The response to HIV/AIDS, and most especially the massive rollout of treatment, have brought into sharp focus the consequences of decades of failure to invest in basic health infrastructures.
We should not blame disease-specific programmes for weakening the health system. The truth is that for decades, governments have underinvested in health infrastructure. Further sustainable progress depends absolutely on improved service capacity.
At this stage, we have an historical opportunity to align the agenda for responding to AIDS with the agenda for strengthening health systems. I would further argue that the best way to do so is through a primary health care approach.

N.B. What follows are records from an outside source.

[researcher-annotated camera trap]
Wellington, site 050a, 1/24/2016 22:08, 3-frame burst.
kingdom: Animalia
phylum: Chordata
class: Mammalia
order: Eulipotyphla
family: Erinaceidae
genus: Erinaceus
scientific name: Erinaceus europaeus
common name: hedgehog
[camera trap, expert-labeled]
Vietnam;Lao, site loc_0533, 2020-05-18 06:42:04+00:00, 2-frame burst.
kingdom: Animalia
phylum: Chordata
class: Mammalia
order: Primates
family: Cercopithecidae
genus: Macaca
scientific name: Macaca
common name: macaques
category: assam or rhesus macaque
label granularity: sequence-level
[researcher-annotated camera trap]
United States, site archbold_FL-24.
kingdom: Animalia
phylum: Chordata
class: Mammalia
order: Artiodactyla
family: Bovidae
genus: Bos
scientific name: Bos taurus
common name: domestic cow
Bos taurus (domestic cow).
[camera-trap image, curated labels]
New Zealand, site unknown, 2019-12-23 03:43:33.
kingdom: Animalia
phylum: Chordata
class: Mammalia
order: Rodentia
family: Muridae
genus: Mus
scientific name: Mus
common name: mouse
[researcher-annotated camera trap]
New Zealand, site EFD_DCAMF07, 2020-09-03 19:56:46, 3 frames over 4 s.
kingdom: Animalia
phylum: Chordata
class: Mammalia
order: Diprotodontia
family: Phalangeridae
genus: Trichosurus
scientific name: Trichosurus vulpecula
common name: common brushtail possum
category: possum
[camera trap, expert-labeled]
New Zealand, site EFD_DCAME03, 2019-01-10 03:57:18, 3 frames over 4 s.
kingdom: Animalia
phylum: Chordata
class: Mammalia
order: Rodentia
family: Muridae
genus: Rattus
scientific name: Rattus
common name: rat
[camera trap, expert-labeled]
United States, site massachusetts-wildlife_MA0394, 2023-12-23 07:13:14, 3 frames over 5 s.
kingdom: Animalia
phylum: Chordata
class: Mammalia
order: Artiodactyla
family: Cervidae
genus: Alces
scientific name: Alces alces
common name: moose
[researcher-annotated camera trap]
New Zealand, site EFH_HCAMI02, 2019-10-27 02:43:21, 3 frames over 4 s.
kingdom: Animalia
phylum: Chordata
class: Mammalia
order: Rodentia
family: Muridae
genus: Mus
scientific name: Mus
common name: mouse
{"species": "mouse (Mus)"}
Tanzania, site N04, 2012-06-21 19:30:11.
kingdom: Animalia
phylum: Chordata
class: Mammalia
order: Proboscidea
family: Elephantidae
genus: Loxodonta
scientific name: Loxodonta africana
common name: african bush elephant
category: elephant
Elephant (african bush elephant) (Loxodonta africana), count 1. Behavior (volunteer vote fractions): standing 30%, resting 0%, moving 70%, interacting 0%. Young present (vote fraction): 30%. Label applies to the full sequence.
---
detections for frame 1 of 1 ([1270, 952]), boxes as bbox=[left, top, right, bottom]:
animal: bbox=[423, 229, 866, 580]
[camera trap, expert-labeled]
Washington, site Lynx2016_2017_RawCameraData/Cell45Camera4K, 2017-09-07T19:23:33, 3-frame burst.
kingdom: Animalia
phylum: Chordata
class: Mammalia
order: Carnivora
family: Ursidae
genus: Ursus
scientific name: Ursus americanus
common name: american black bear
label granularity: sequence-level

The two agendas are not in conflict. They are mutually reinforcing. A primary health care approach gives priority to at-risk and vulnerable populations. The pursuit of equity, social justice, and universal access is its driving force. This is an inclusive approach that encourages community participation and ownership, including ownership by people living with HIV.
Primary health care places prevention on a par with treatment and care. It recognizes that actions in multiple sectors influence health, and solicits their support. And it is built for the purpose of a sustainable response.
If the response to AIDS can be used to strengthen primary health care, this will be another great legacy that benefits all of public health.
If the response to AIDS can be used to strengthen primary health care, this will be another proof of the unstoppable power of a must-do, can-do approach to universal action – now and more than ever.